▸ **Supplied text**:
*****
MARGARET WARNER: And what do you think has brought this about?

JON COHEN: One thing is simply that drugs are working in wealthy countries, and the most dramatic advance that AIDS research has had in the entire course of the epidemic is the ability to lower the rate of transmission from an infected mother to a child. A great deal of effort was put into figuring out ways to cheaply and simply deliver pregnant, infected women in poor countries. Many studies have gone on in several African countries to do this, and as remarkable and dramatic as it seems, they work. And so people want these things now, and the drug companies are being pressured to deliver these things, especially when it only costs $4, especially when the drug company says, "It's free." So that's been one arm of the impetus, and the other is just seeing the level of devastation that's occurring here. There's compassion. The world is recognizing, I think, just how incredibly devastating this is. It's when you walk into places and see hundreds of people dying, it hurts your heart; it has to.

MARGARET WARNER: Dr. Makgoba, do you think the big American and European drug companies are stepping up to the issue of cost and access to drugs in the way that they need to, in your view?
*****
▸ **Brief A**: List every person named in the AIDS interview transcript.
▸ **Brief B**: Reproduce word for word the stretch of the AIDS interview transcript from "MARGARET WARNER: Dr." through "in your view?".

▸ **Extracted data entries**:
*****
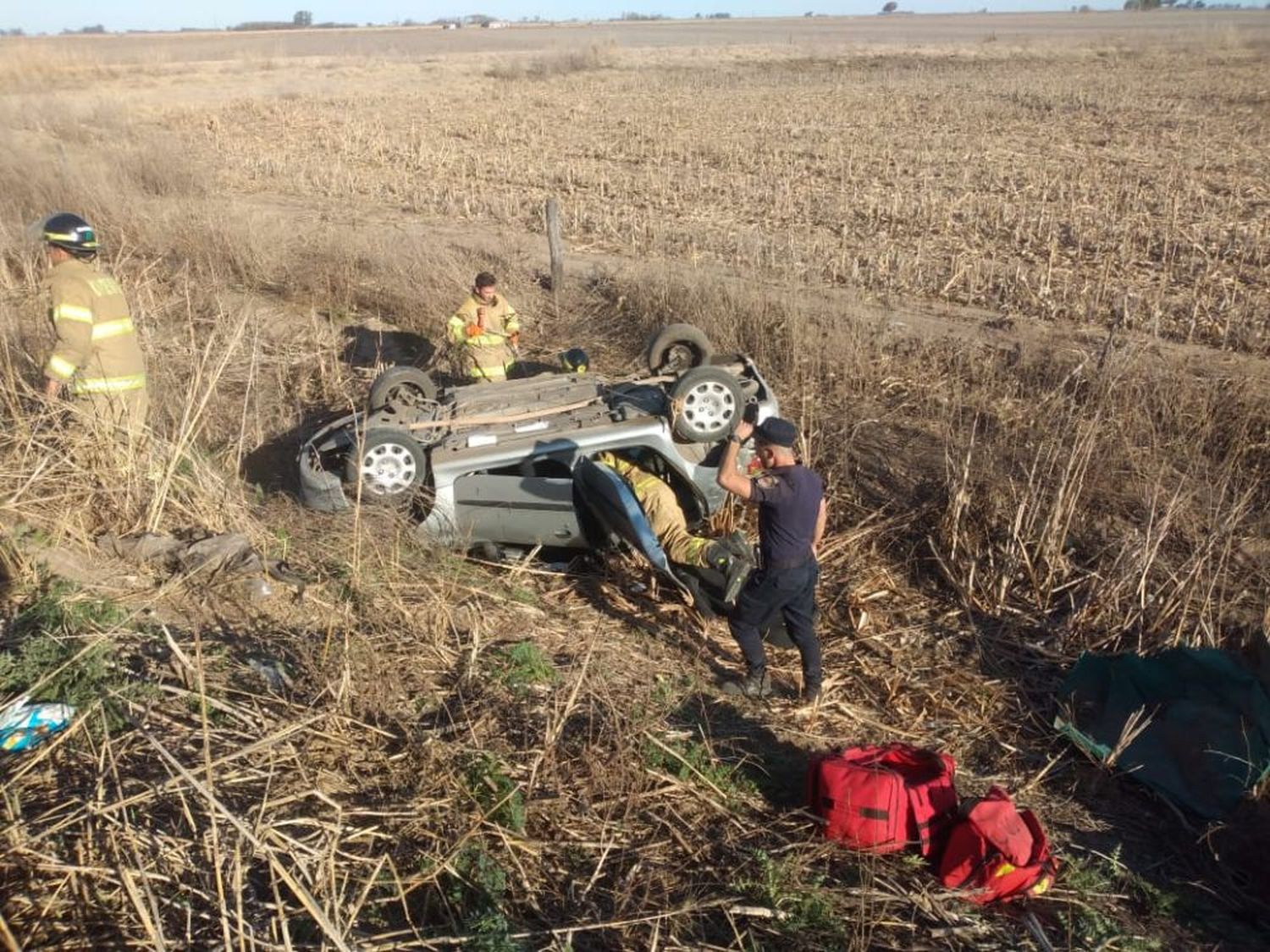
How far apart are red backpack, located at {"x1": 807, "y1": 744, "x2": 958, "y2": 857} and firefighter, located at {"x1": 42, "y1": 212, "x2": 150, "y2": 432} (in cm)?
425

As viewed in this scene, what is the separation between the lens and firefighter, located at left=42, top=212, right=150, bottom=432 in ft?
17.8

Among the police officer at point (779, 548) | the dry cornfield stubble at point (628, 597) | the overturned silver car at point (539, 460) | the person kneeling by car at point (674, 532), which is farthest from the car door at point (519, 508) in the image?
the police officer at point (779, 548)

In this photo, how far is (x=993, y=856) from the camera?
3.42m

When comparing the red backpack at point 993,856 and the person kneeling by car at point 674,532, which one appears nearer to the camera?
the red backpack at point 993,856

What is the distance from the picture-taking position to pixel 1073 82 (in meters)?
30.6

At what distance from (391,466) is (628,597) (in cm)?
162

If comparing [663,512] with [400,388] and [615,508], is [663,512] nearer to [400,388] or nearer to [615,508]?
[615,508]

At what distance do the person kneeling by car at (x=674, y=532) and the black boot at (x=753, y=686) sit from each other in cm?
39

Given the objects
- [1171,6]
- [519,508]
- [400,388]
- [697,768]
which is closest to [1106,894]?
[697,768]

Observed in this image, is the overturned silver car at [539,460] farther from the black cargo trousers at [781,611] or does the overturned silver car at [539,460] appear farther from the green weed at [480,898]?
the green weed at [480,898]

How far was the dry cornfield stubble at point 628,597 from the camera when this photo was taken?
10.4 feet

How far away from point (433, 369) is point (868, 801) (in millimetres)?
6733

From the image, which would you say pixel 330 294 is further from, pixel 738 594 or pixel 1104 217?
pixel 1104 217

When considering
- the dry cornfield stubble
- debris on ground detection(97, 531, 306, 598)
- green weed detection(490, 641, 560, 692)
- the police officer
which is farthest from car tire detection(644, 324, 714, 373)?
debris on ground detection(97, 531, 306, 598)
*****
▸ **Task answer A**: Margaret Warner, Jon Cohen, Dr. Makgoba

▸ **Task answer B**:
MARGARET WARNER: Dr. Makgoba, do you think the big American and European drug companies are stepping up to the issue of cost and access to drugs in the way that they need to, in your view?